- [WHAT IS EXPECTED]: Once you find the line below that has "Indianapolis Cheap Foreclosure", output it and every line after it exactly, stopping after the line that has "camtech-audio.de", with no pictures.

- [EXERCISE MATERIALS]:
□ □ □ □

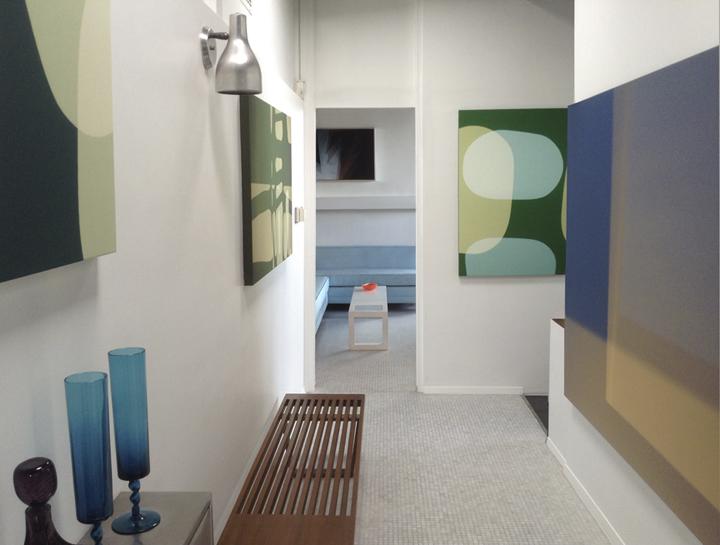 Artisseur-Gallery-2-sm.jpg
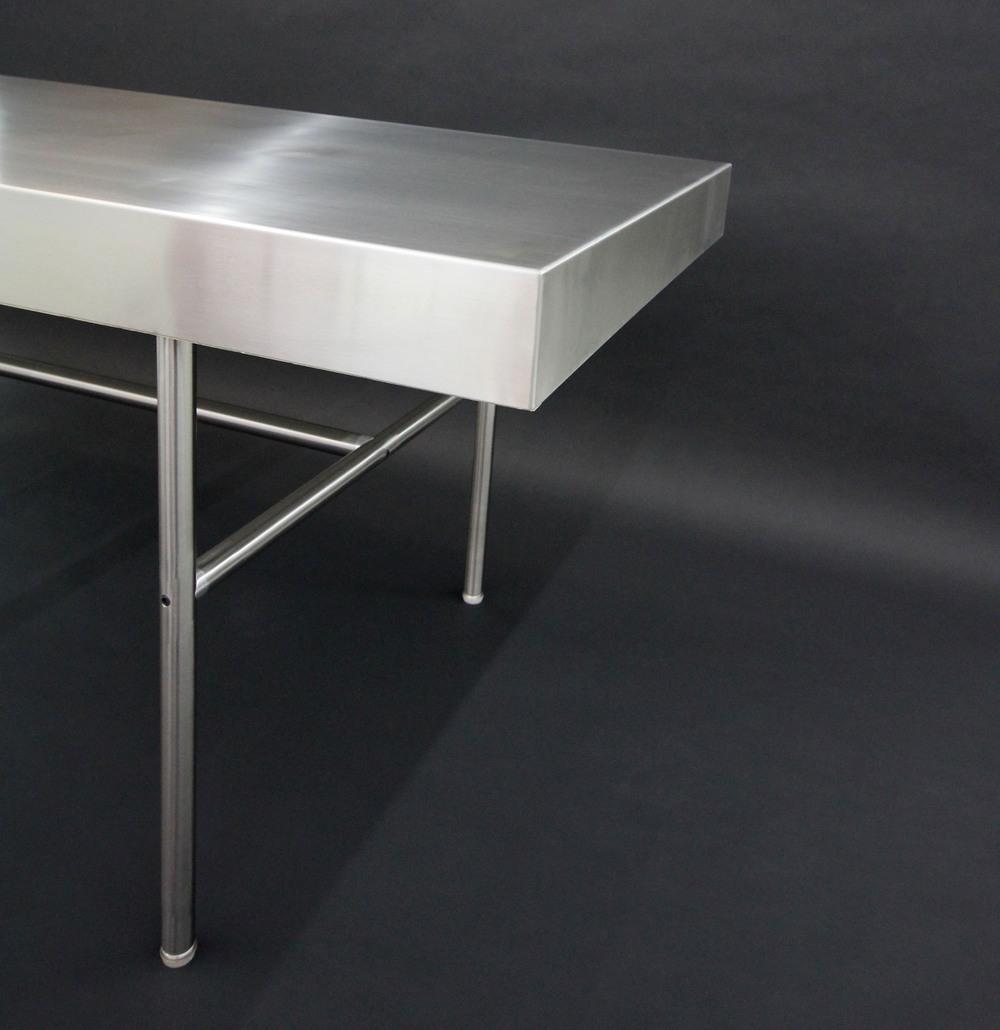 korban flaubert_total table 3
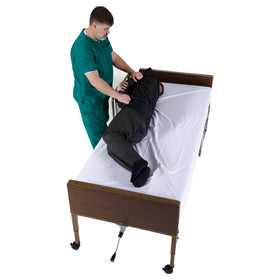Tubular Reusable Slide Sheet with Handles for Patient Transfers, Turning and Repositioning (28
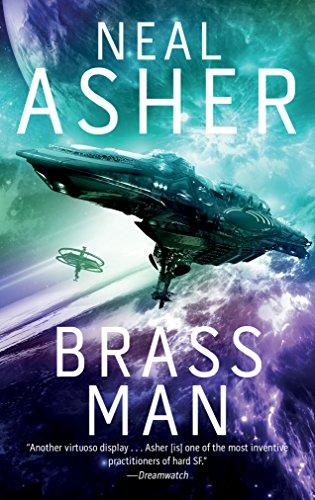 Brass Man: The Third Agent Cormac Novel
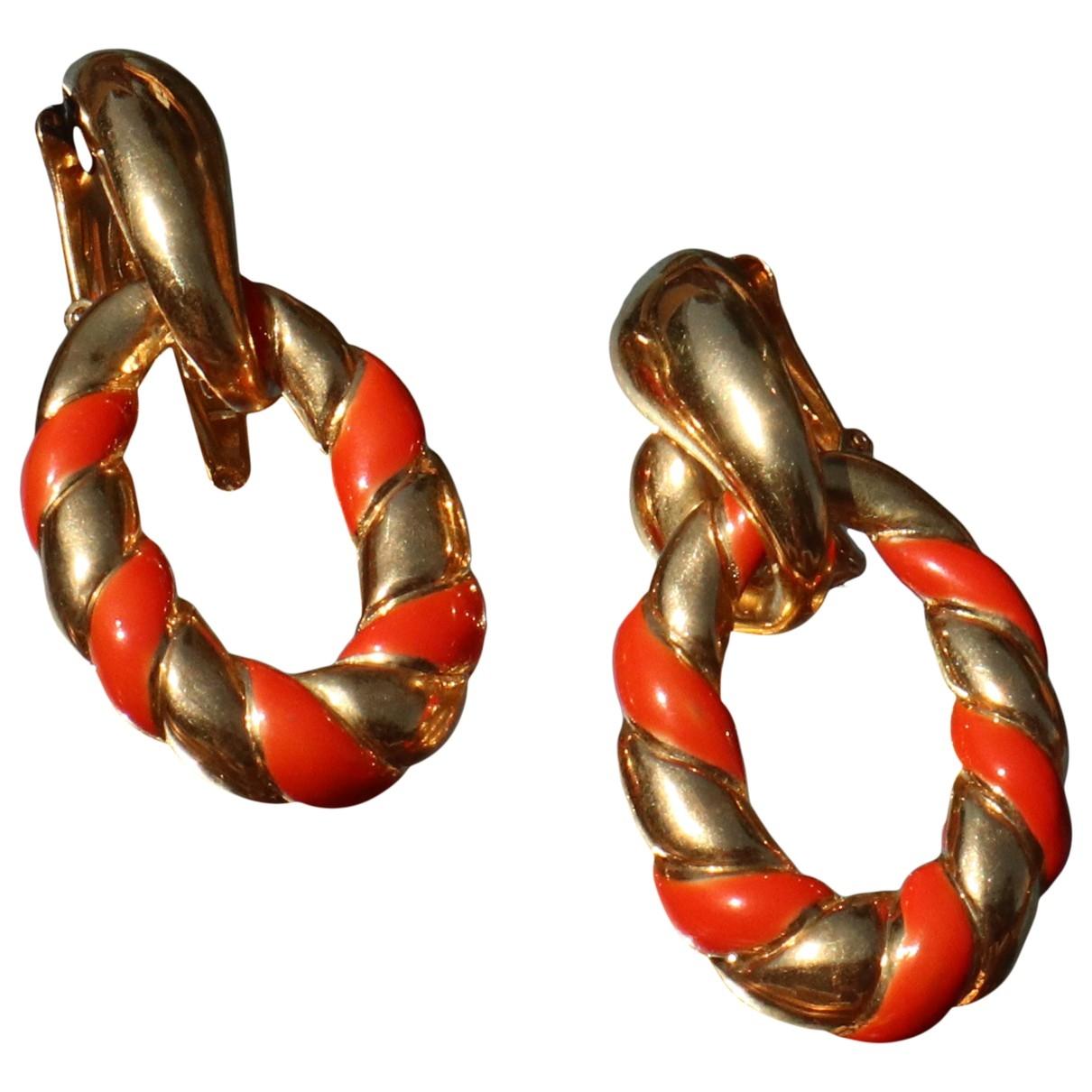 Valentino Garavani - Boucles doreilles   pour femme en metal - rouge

□ □ □ □

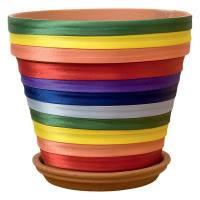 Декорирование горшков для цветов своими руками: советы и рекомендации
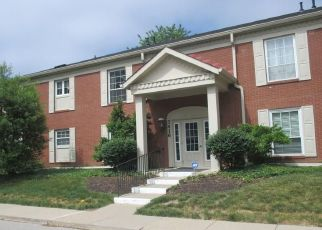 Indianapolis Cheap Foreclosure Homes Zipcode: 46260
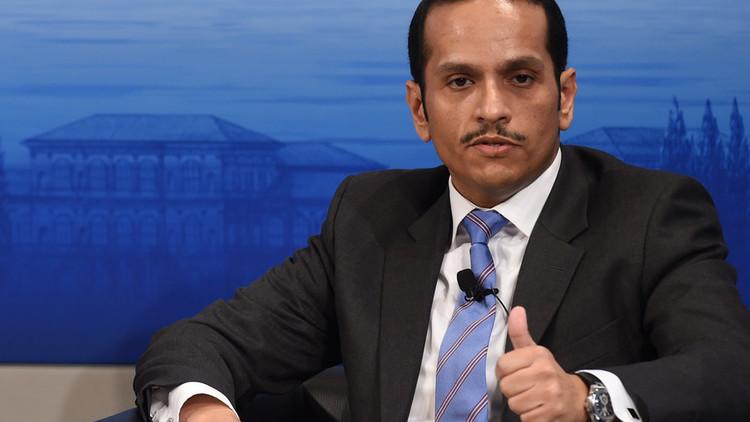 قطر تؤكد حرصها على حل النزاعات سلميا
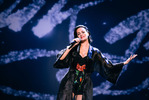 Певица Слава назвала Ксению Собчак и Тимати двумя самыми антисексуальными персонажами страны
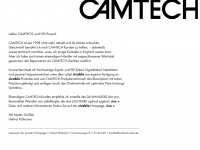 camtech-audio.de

□ □ □ □

- [OUTPUT OF THE EXERCISE]:
 Indianapolis Cheap Foreclosure Homes Zipcode: 46260
 قطر تؤكد حرصها على حل النزاعات سلميا
 Певица Слава назвала Ксению Собчак и Тимати двумя самыми антисексуальными персонажами страны
 camtech-audio.de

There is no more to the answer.